Career Center offers cure for job-search blues

As seniors head to graduation in May, some are nervous about finding a job.

The university Career Center suggests students do something about that.

“I always recommend students go to career fairs to practice marketing themselves and see opportunities,” said Katelyn Caragher, a consultant with the Career Center. “I recommend students meet with us once a semester to discuss goals, learn how to network and get their documents reviewed.”

The job outlook for 2023 graduates is promising. A fall survey of employers found they plan to hire 14.7% more college graduates from the class of 2023 than they did from the class of 2022. 

The survey by the National Association of Colleges and Employers found nearly half of employers rated the job market for new college graduates as “very good” to “excellent”.

“About a month ago I was feeling really lost about my impending graduation,” said Ayianna Vanique Massey, a Biology major in her last semester.  “Currently, I feel a little better about … my prospects.”

But Caragher said students cannot take anything for granted and should take advantage of existing opportunities.

“We host two [job fairs] in the fall and one in the spring,” she said. “Employers there are looking for both interns and full-time employees.” 

Handshake, a networking platform used by more than 10 million college students, last year surveyed about 1,400 recent graduates and current seniors. Half said they were worried about the economy.

PNW students have access to Handshake through the Career Center.

“What is great about Handshake is that it is geared toward college students [and] entry-level positions so the opportunities in there are what students are looking for,” said Caragher. 

The system also enables students to ask employers about job or internship details, inquire about the company’s culture or ask questions about the industry in general. 

Massey is optimistic about finding an internship.

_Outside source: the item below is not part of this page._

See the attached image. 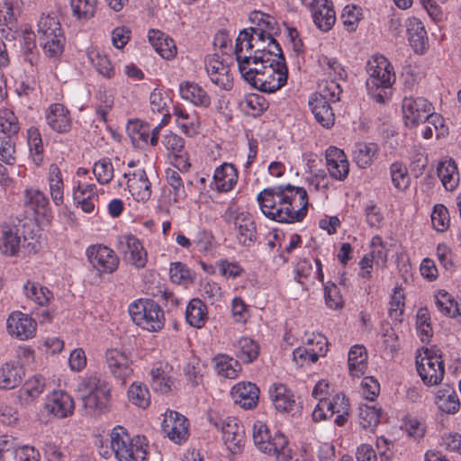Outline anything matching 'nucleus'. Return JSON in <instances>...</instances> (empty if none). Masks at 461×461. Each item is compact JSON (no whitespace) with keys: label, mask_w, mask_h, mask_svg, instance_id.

“My uncle has a few people who work in the healthcare field, so I applied at some of their locations, [and] I’m waiting for them to contact me,” she said. “I also applied for an internship at an animal hospital.”

As a backstop, Massey said she will probably spend more time with Handshake. 

Many of the Career Center’s activities are available virtually. 

“We launched our Online Career Center [a Brightspace course under Resources] that walks through how to write a resume, make a Handshake profile, find an internship and even negotiate [a] salary,” said Caragher. “We see more students virtually than we used to. … With many of our students commuting to campus and having busy schedules a virtual appointment is the better option.”

Most important, Caragher advises students to put themselves out there.

“Make connections with your classmates, professors, clubs and the jobs/experiences you do off campus,” she said. “These connections will help you in finding a job you are enthusiastic about, and you will learn something new along the way.”